Worth it,I have found the book useful.


----------



## pigmode

Thanks! Just ordered.


----------



## 5aces

Oh,sweet surprise on a Tuesday winter night...
Neighbour from upstairs arrives wearing a long winter parka.
Wants to listen to a song on the Stax,nothing finer than a woman wearing headphones,instant photo op.
Removes long coat,sits down and I proceed to mess up the headphone shot,couldn't focus on picture taking for long...shame on me!
Never this lucky with IEM's!


----------



## LFF

Quote: 





5aces said:


> LFF-if you read this,does Panasonic have new firmware for the LX5?


 


  Yes....there is new firmware out. It allows you to take miniature effect photos. It's easy to install too!


----------



## LFF

Me messing around with post...trying to imitate certain styles...
   
  Original:
   

   
  Dave Hill Effect:
   

   
  Dragan Effect:


----------



## 5aces

*2012 Canadian International Toronto Autoshow Part 1 of 3*


----------



## 5aces

*2012 Canadian International Toronto Autoshow Part 2 of 3*

*Fisker Karma Hybrid*


----------



## 5aces

*2012 Canadian International Toronto Autoshow Part 3 of 3*

 

 

 

 

 



I go to this show every four years or so,
Triumph had an entire floor of vintage automobiles on display.
My favorites were the Mercedes CL-Class Coupe,Callaway Supercharged Corvette and the Hyundai Hydrogen Concept (on this page,third shot).
Shots six and seven are the BMW concept and a Jaguar,on this page.
Part 1 third shot is a Subaru Impreza STI.
Part 2 interior shot is from the huge Mercedes G-Class SUV.
Part 3 interior shot is the CL-Class Coupe.
Hopefully the rest of the pictures have enough signage or badging to be identified. 
Great show with plenty of automobilia for your senses.


----------



## LFF

Just some random shots..
   
  On my way to work at 6:45AM.
   

   
   
  Decided to snap this one while tying my shoe outside of the office. Loved the way it came out.


----------



## 5aces

2012 Elmira Maple Syrup Festival.
So,this thread has come full circle as I attended this festival on Saturday March 31.
Almost a year ago I posted the first outdoor shots with this new camera,almost 9,000 views between LFF and myself continuing to randomly post snapshots!
I have no desire to change or upgrade this compact,it is a good peice of gear. 
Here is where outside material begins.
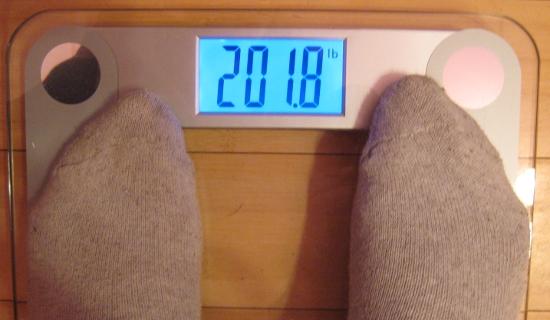 Jai's Weight - Week 4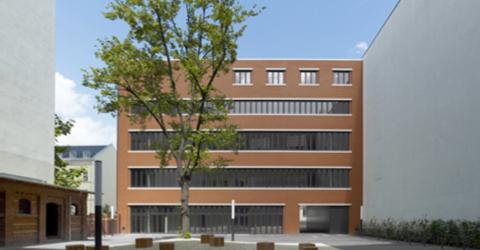 ABC-Klinker_Rückblick_Architektentag_2013_Hotelfachschule Berlin_480x250 (5)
*Here is a small cube van containing Toronto's famous (once found only at the CNE fair) Tiny Tom Donuts.
"Where Bite Size is the Right Size" small cake donuts are made right before your eyes on special equipment,preceeding all the large donut chains of today.
Over 50 years of history,still run by the same family...*


*Finally got a shot of the volunteer pancake chefs,hard to get as the lines of people usually block any view of these guys!*


*Two large flapjacks,saturated with real maple syrup and whipped butter.
Like a foolish child,I ordered two plates and could hardly move after eating...*


*Inside the tent I watched a young mother who was shepherding six young nieces & nephews through the meal tent sit down and then on to the sugarbush wagon ride.
She caught me watching and asked "did you enjoy my performance?"
It is a rite of passage for any niece or nephew once they turn 4 years old to join the Aunties crew and attend this festival.
I gave her a round of applause but didn't go so far as to photograph her in action,which was fun to watch!*



*A cold,overcast day for the street vendors.
We buy maple syrup,fudge,summer sausage,jerky and small meat sticks every year from the Mennonite community.*


Alas,over the course of this past year I have had serious eyesight setbacks and continue to struggle to see each day.
Listening to music really got me over this hump.
Most of my shots are "point & pray" which leads to some poor composition,no fault of the camera.


----------



## thedunnyman

Always think Leica are not worth the money


----------



## 5aces

thedunnyman said:


> Always think Leica are not worth the money




Now your thought is preserved for eternity.

Most are familiar with the millionaire that lived a frugal life.
Or the well meaning parent that was forever a buzzkill,quoting "but you can do it so much cheaper at home".
Well meaning friends,pointing to other options "that do the same things better for less money".

Is the Leica worth the money,does it stand the test of time and encourage a move up in the brand line?
Another year left on the D-Lux factory warranty and yes,one day I want to own an M9-P body.
Presently,I am content with the D-Lux but will be saving for a better Leica.
As I look today at the Vistek webpage where I've purchased before,the Leica M9-P is on 'sale' for $8,500 - a long way from the $800 D-Lux 5.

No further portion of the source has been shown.